Article Summary

Although unadventurous on its face, the U.S. Supreme Court's 9-0 holding in Lane v. Franks lays crucial groundwork for a softening of Garcetti v. Ceballos, a 2006 case that curtailed First Amendment protections for government employees.

This expert analysis by TELG managing principal R. Scott Oswald was published by Law360 on June 19, 2014. The full article is . (Site requires paid subscription.)

Excerpted from:

New Ways To Separate Employee Speech From Citizen Speech

With Lane v. Franks, the U.S. Supreme Court has stepped back slightly from the absolutism of an earlier decision that limited the free-speech rights of public employees — and, in the process, has sketched a framework that may allow similar results in tougher cases to come.

In some ways, the court’s holding Thursday — that the First Amendment can protect government workers from punishment for testifying truthfully under oath — was unremarkable, even obvious.

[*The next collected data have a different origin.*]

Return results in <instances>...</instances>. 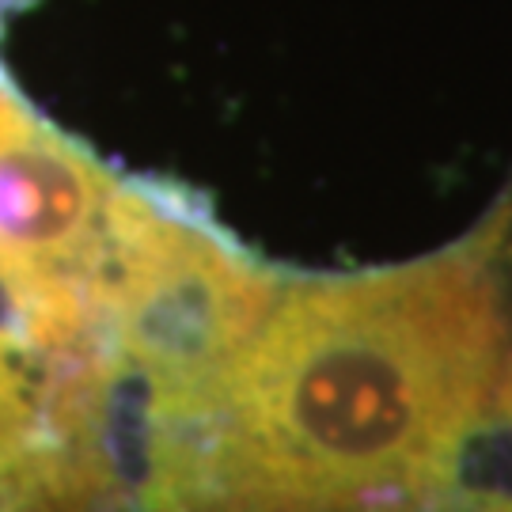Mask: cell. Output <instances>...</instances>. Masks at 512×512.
I'll list each match as a JSON object with an SVG mask.
<instances>
[{"label":"cell","mask_w":512,"mask_h":512,"mask_svg":"<svg viewBox=\"0 0 512 512\" xmlns=\"http://www.w3.org/2000/svg\"><path fill=\"white\" fill-rule=\"evenodd\" d=\"M509 353L478 247L281 281L190 444L179 512H448Z\"/></svg>","instance_id":"6da1fadb"},{"label":"cell","mask_w":512,"mask_h":512,"mask_svg":"<svg viewBox=\"0 0 512 512\" xmlns=\"http://www.w3.org/2000/svg\"><path fill=\"white\" fill-rule=\"evenodd\" d=\"M277 293L281 277L217 224L175 194L126 179L88 327L152 395L171 486Z\"/></svg>","instance_id":"7a4b0ae2"},{"label":"cell","mask_w":512,"mask_h":512,"mask_svg":"<svg viewBox=\"0 0 512 512\" xmlns=\"http://www.w3.org/2000/svg\"><path fill=\"white\" fill-rule=\"evenodd\" d=\"M126 179L0 80V277L27 308L35 365L92 323Z\"/></svg>","instance_id":"3957f363"},{"label":"cell","mask_w":512,"mask_h":512,"mask_svg":"<svg viewBox=\"0 0 512 512\" xmlns=\"http://www.w3.org/2000/svg\"><path fill=\"white\" fill-rule=\"evenodd\" d=\"M486 429L497 433V452L505 456V467L471 497V512H512V353L505 361V372H501Z\"/></svg>","instance_id":"5b68a950"},{"label":"cell","mask_w":512,"mask_h":512,"mask_svg":"<svg viewBox=\"0 0 512 512\" xmlns=\"http://www.w3.org/2000/svg\"><path fill=\"white\" fill-rule=\"evenodd\" d=\"M31 429V365L0 346V512H16Z\"/></svg>","instance_id":"277c9868"}]
</instances>
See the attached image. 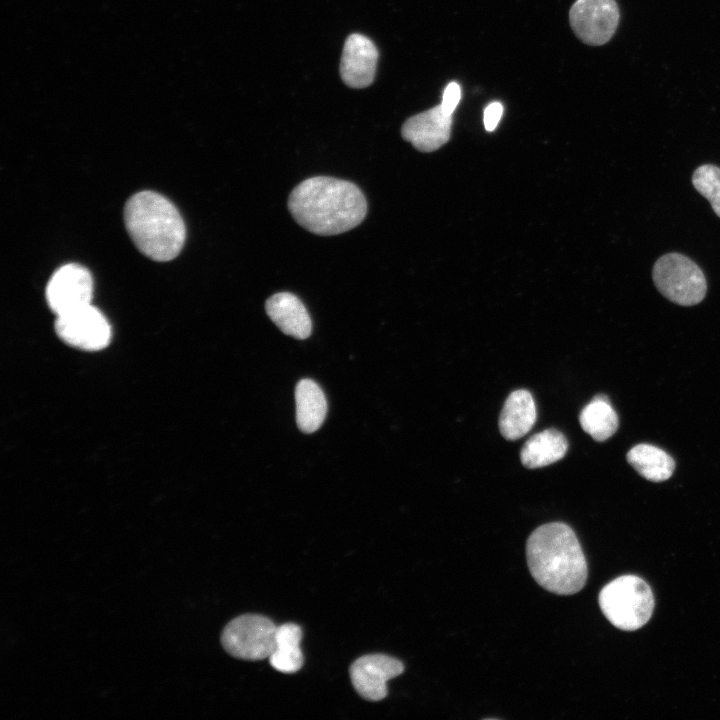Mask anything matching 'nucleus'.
Masks as SVG:
<instances>
[{
  "label": "nucleus",
  "mask_w": 720,
  "mask_h": 720,
  "mask_svg": "<svg viewBox=\"0 0 720 720\" xmlns=\"http://www.w3.org/2000/svg\"><path fill=\"white\" fill-rule=\"evenodd\" d=\"M288 209L306 230L331 236L358 226L366 216L367 202L354 183L316 176L302 181L292 190Z\"/></svg>",
  "instance_id": "1"
},
{
  "label": "nucleus",
  "mask_w": 720,
  "mask_h": 720,
  "mask_svg": "<svg viewBox=\"0 0 720 720\" xmlns=\"http://www.w3.org/2000/svg\"><path fill=\"white\" fill-rule=\"evenodd\" d=\"M529 571L544 589L572 595L585 585L587 563L576 534L567 524L552 522L536 528L526 544Z\"/></svg>",
  "instance_id": "2"
},
{
  "label": "nucleus",
  "mask_w": 720,
  "mask_h": 720,
  "mask_svg": "<svg viewBox=\"0 0 720 720\" xmlns=\"http://www.w3.org/2000/svg\"><path fill=\"white\" fill-rule=\"evenodd\" d=\"M124 222L138 250L154 261L174 259L184 245L186 229L179 211L156 192L132 195L124 207Z\"/></svg>",
  "instance_id": "3"
},
{
  "label": "nucleus",
  "mask_w": 720,
  "mask_h": 720,
  "mask_svg": "<svg viewBox=\"0 0 720 720\" xmlns=\"http://www.w3.org/2000/svg\"><path fill=\"white\" fill-rule=\"evenodd\" d=\"M599 605L602 613L615 627L634 631L651 618L654 597L643 579L635 575H623L602 588Z\"/></svg>",
  "instance_id": "4"
},
{
  "label": "nucleus",
  "mask_w": 720,
  "mask_h": 720,
  "mask_svg": "<svg viewBox=\"0 0 720 720\" xmlns=\"http://www.w3.org/2000/svg\"><path fill=\"white\" fill-rule=\"evenodd\" d=\"M652 278L665 298L681 306L700 303L707 292L702 269L680 253H667L658 258L652 269Z\"/></svg>",
  "instance_id": "5"
},
{
  "label": "nucleus",
  "mask_w": 720,
  "mask_h": 720,
  "mask_svg": "<svg viewBox=\"0 0 720 720\" xmlns=\"http://www.w3.org/2000/svg\"><path fill=\"white\" fill-rule=\"evenodd\" d=\"M277 626L266 616L243 614L221 633V644L231 656L249 661L269 658L276 646Z\"/></svg>",
  "instance_id": "6"
},
{
  "label": "nucleus",
  "mask_w": 720,
  "mask_h": 720,
  "mask_svg": "<svg viewBox=\"0 0 720 720\" xmlns=\"http://www.w3.org/2000/svg\"><path fill=\"white\" fill-rule=\"evenodd\" d=\"M55 331L65 343L88 351L105 348L111 339L108 320L92 304L57 316Z\"/></svg>",
  "instance_id": "7"
},
{
  "label": "nucleus",
  "mask_w": 720,
  "mask_h": 720,
  "mask_svg": "<svg viewBox=\"0 0 720 720\" xmlns=\"http://www.w3.org/2000/svg\"><path fill=\"white\" fill-rule=\"evenodd\" d=\"M615 0H576L569 12L575 35L585 44L599 46L614 35L619 23Z\"/></svg>",
  "instance_id": "8"
},
{
  "label": "nucleus",
  "mask_w": 720,
  "mask_h": 720,
  "mask_svg": "<svg viewBox=\"0 0 720 720\" xmlns=\"http://www.w3.org/2000/svg\"><path fill=\"white\" fill-rule=\"evenodd\" d=\"M93 279L89 270L76 263L58 268L46 287V300L56 316L91 304Z\"/></svg>",
  "instance_id": "9"
},
{
  "label": "nucleus",
  "mask_w": 720,
  "mask_h": 720,
  "mask_svg": "<svg viewBox=\"0 0 720 720\" xmlns=\"http://www.w3.org/2000/svg\"><path fill=\"white\" fill-rule=\"evenodd\" d=\"M403 663L389 655L368 654L350 666V678L356 692L368 701H380L387 696V681L401 675Z\"/></svg>",
  "instance_id": "10"
},
{
  "label": "nucleus",
  "mask_w": 720,
  "mask_h": 720,
  "mask_svg": "<svg viewBox=\"0 0 720 720\" xmlns=\"http://www.w3.org/2000/svg\"><path fill=\"white\" fill-rule=\"evenodd\" d=\"M452 115L441 104L408 118L402 126V137L422 152H432L450 138Z\"/></svg>",
  "instance_id": "11"
},
{
  "label": "nucleus",
  "mask_w": 720,
  "mask_h": 720,
  "mask_svg": "<svg viewBox=\"0 0 720 720\" xmlns=\"http://www.w3.org/2000/svg\"><path fill=\"white\" fill-rule=\"evenodd\" d=\"M378 51L364 35L352 34L344 44L340 62L341 78L352 88H365L375 77Z\"/></svg>",
  "instance_id": "12"
},
{
  "label": "nucleus",
  "mask_w": 720,
  "mask_h": 720,
  "mask_svg": "<svg viewBox=\"0 0 720 720\" xmlns=\"http://www.w3.org/2000/svg\"><path fill=\"white\" fill-rule=\"evenodd\" d=\"M265 309L270 319L286 335L302 340L310 336L311 318L300 299L292 293L280 292L269 297Z\"/></svg>",
  "instance_id": "13"
},
{
  "label": "nucleus",
  "mask_w": 720,
  "mask_h": 720,
  "mask_svg": "<svg viewBox=\"0 0 720 720\" xmlns=\"http://www.w3.org/2000/svg\"><path fill=\"white\" fill-rule=\"evenodd\" d=\"M536 419L537 410L532 394L525 389L515 390L503 405L499 430L505 439L517 440L532 429Z\"/></svg>",
  "instance_id": "14"
},
{
  "label": "nucleus",
  "mask_w": 720,
  "mask_h": 720,
  "mask_svg": "<svg viewBox=\"0 0 720 720\" xmlns=\"http://www.w3.org/2000/svg\"><path fill=\"white\" fill-rule=\"evenodd\" d=\"M568 449L565 436L554 428L531 436L520 452L522 464L529 469L541 468L562 459Z\"/></svg>",
  "instance_id": "15"
},
{
  "label": "nucleus",
  "mask_w": 720,
  "mask_h": 720,
  "mask_svg": "<svg viewBox=\"0 0 720 720\" xmlns=\"http://www.w3.org/2000/svg\"><path fill=\"white\" fill-rule=\"evenodd\" d=\"M296 422L303 433L318 430L327 413L322 389L311 379L300 380L295 388Z\"/></svg>",
  "instance_id": "16"
},
{
  "label": "nucleus",
  "mask_w": 720,
  "mask_h": 720,
  "mask_svg": "<svg viewBox=\"0 0 720 720\" xmlns=\"http://www.w3.org/2000/svg\"><path fill=\"white\" fill-rule=\"evenodd\" d=\"M276 646L269 657L271 666L282 673L299 671L304 662L300 648L302 629L295 623H284L277 626Z\"/></svg>",
  "instance_id": "17"
},
{
  "label": "nucleus",
  "mask_w": 720,
  "mask_h": 720,
  "mask_svg": "<svg viewBox=\"0 0 720 720\" xmlns=\"http://www.w3.org/2000/svg\"><path fill=\"white\" fill-rule=\"evenodd\" d=\"M626 458L639 475L653 482L667 480L675 469L674 459L664 450L650 444L632 447Z\"/></svg>",
  "instance_id": "18"
},
{
  "label": "nucleus",
  "mask_w": 720,
  "mask_h": 720,
  "mask_svg": "<svg viewBox=\"0 0 720 720\" xmlns=\"http://www.w3.org/2000/svg\"><path fill=\"white\" fill-rule=\"evenodd\" d=\"M582 429L596 441H605L618 428V416L604 395L594 397L580 412Z\"/></svg>",
  "instance_id": "19"
},
{
  "label": "nucleus",
  "mask_w": 720,
  "mask_h": 720,
  "mask_svg": "<svg viewBox=\"0 0 720 720\" xmlns=\"http://www.w3.org/2000/svg\"><path fill=\"white\" fill-rule=\"evenodd\" d=\"M692 184L720 217V168L712 164L699 166L692 174Z\"/></svg>",
  "instance_id": "20"
},
{
  "label": "nucleus",
  "mask_w": 720,
  "mask_h": 720,
  "mask_svg": "<svg viewBox=\"0 0 720 720\" xmlns=\"http://www.w3.org/2000/svg\"><path fill=\"white\" fill-rule=\"evenodd\" d=\"M461 98V89L458 83L451 82L449 83L443 93V99H442V109L447 113L452 115L453 111L457 107L459 101Z\"/></svg>",
  "instance_id": "21"
},
{
  "label": "nucleus",
  "mask_w": 720,
  "mask_h": 720,
  "mask_svg": "<svg viewBox=\"0 0 720 720\" xmlns=\"http://www.w3.org/2000/svg\"><path fill=\"white\" fill-rule=\"evenodd\" d=\"M503 106L499 102L489 104L484 111V125L487 131H493L499 123Z\"/></svg>",
  "instance_id": "22"
}]
</instances>
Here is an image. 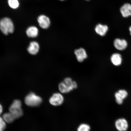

But while the 9-0 opinion by Justice Sonia Sotomayor portrayed itself as an application of Garcetti v. Ceballos, which held that government employees have no constitutional protection for “speech made pursuant to [their] official duties,” it actually added two important new factors to distinguish unprotected “employee speech” from protectable “citizen speech.”

In doing so, Lane hearkened back to the definitive 1968 balancing test of Pickering v. Board of Ed. of Township High School Dist. 205, Will Cty., which stood mostly undisturbed until Garcetti in 2006.